▶ _Page_
----

When Prohibition became law 100 years ago, it led to bootlegging and gang warfare throughout Illinois. Its effect in Chicago is well-known, but its impact on Southern Illinois was equally devastating. 

In the 1920s, among Southern Illinois’ hundreds of moonshine stills, hills  and hamlets were gangsters whose lawlessness rivaled Chicago’s. However, few people outside of those bottomlands know their names today. 

While Al Capone has international fame, the Shelton Gang’s and Charlie Birger’s names only bring chills to the region they terrorized for decades. 

Before Prohibition, parts of Southern Illinois had developed a reputation for murder stemming from family feuds and labor strife. The 1922 Herrin coal mine strike, also called the Herrin Mine Massacre, left 23 dead and earned the county the nickname “Bloody Williamson.” Prohibition brought more murders. 

“The ban on brewing and consumption of liquor gave way to a sordid underbelly of Southern Illinois terrorism,” says Taylor Pensoneau, who grew up in the region and authored the book, “Brothers Notorious: The Sheltons, Southern Illinois’ Legendary Gangsters.” “On one side you had the bootleggers, led by the infamous Shelton Gang. And on the opposition came the vigorous emergence of the Ku Klux Klan…The bootleggers and the KKK mixed like oil and water. Both turned into armies that fought pitched gun battles during which local law enforcement and elected officials just got out of the way.” 

The Shelton Gang was headed by a triumvirate of brothers who grew up poor in southeastern Illinois’ Wayne County. Carl Shelton, the leader, and his brothers, Bernie and Earl, oversaw the illegal booze business throughout Southern Illinois. They paid off local officials and law enforcement to ignore their vice, but not all cooperated. Some supported Prohibition and wanted it enforced. This included the Ku Klux Klan, which was popular in the area. Herrin -- the epicenter of much of the area’s violence - even had its own Klan newspaper, the Herrin Herald.

----

▶ _Data excerpts_
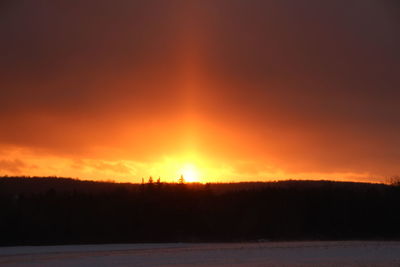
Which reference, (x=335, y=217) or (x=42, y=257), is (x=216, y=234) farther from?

----

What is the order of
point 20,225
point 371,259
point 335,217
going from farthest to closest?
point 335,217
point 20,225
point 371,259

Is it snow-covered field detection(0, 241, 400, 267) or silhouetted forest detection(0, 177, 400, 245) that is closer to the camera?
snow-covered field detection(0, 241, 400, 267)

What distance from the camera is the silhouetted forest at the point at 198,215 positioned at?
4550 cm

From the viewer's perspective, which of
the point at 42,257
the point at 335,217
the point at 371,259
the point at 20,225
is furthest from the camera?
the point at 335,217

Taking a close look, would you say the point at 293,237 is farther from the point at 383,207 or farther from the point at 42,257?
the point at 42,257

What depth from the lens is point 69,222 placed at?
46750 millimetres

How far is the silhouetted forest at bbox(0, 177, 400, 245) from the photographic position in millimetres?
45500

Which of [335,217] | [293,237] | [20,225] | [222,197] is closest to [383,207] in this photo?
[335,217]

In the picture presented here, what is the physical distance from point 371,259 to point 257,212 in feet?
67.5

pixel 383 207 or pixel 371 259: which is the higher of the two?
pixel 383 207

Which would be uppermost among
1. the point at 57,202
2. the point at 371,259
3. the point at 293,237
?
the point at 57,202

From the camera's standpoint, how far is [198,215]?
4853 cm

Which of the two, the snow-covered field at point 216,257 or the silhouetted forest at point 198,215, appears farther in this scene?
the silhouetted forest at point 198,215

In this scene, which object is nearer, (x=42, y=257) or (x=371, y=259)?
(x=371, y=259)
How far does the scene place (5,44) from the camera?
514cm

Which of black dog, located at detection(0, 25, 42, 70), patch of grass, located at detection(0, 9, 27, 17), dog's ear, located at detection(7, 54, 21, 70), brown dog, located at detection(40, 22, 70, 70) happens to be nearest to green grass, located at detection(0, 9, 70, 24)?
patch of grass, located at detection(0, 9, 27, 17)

----

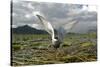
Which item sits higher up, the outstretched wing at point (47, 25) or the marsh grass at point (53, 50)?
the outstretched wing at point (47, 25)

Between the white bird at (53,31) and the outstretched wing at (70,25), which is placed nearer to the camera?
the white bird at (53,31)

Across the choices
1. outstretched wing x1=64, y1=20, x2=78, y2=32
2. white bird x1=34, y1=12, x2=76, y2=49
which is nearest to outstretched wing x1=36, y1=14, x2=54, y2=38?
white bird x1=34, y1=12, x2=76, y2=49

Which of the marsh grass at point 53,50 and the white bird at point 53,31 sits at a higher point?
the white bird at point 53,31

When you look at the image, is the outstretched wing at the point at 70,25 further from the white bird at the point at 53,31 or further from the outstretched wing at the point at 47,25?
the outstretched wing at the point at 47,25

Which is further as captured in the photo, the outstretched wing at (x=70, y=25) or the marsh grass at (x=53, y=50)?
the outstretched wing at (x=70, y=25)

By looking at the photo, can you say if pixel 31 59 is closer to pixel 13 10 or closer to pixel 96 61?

----

▶ _Tasks to perform_
1) In the passage on Prohibition in Southern Illinois, change "hamlets" to "villages" within the part that opens with the words containing "When Prohibition became" and closes with "terrorized for decades.".
2) According to the passage on Prohibition in Southern Illinois, what nickname did the 1922 Herrin coal mine strike earn the county?
3) Resume the passage on Prohibition in Southern Illinois after its last sentence and carry it forward.
The records have no connection to the passage on Prohibition in Southern Illinois.

▶ _Expected outputs_
1)
When Prohibition became law 100 years ago, it led to bootlegging and gang warfare throughout Illinois. Its effect in Chicago is well-known, but its impact on Southern Illinois was equally devastating. 

In the 1920s, among Southern Illinois’ hundreds of moonshine stills, hills  and villages were gangsters whose lawlessness rivaled Chicago’s. However, few people outside of those bottomlands know their names today. 

While Al Capone has international fame, the Shelton Gang’s and Charlie Birger’s names only bring chills to the region they terrorized for decades.

2) "Bloody Williamson."

3)
This second-generation Klan arose as a self-proclaimed morality police. According to Arnold Rice’s book, “The Ku Klux Klan in American Politics,” the Klan stood for “America;“ anything that wasn’t red, white, and blue was wrong and that was a long list. It railed against African Americans, Catholics, immigrants, and Jews, and supported Protestants, whites, Prohibition, and law and order. The Southern Illinois Klan saw alcohol and bootleggers as evils because they destroyed families and made a joke of law and order. 

Klansmen, which included prominent local citizens, ministers, police, and elected officials, battled the gangsters and raided illegal bars and homes suspected to have stills. “Klan vigilantes kicked doors open, beat up men and women, and even stole money and other valuables,” Gary DeNeal wrote in his book, “A Knight of Another Sort: Prohibition Days and Charlie Birger.” However, the Klan’s methods were self-defeating. 

“A sizable portion of the population” disliked the Klan and its methods and supported the bootleggers instead, writes Tyler D’Ambrose in the Southern Illinois University’s 2018 Legacy journal. The Klan didn’t help itself by destroying a popular coping mechanism. Some locals felt Prohibition was unfair. Theirs was an area hard hit by labor strife and job loss where part of the population soothed itself with hooch or sold it to keep food on the table, according to a case study of Prohibition in small Illinois towns, in the 2010 Eastern Illinois University Historia journal.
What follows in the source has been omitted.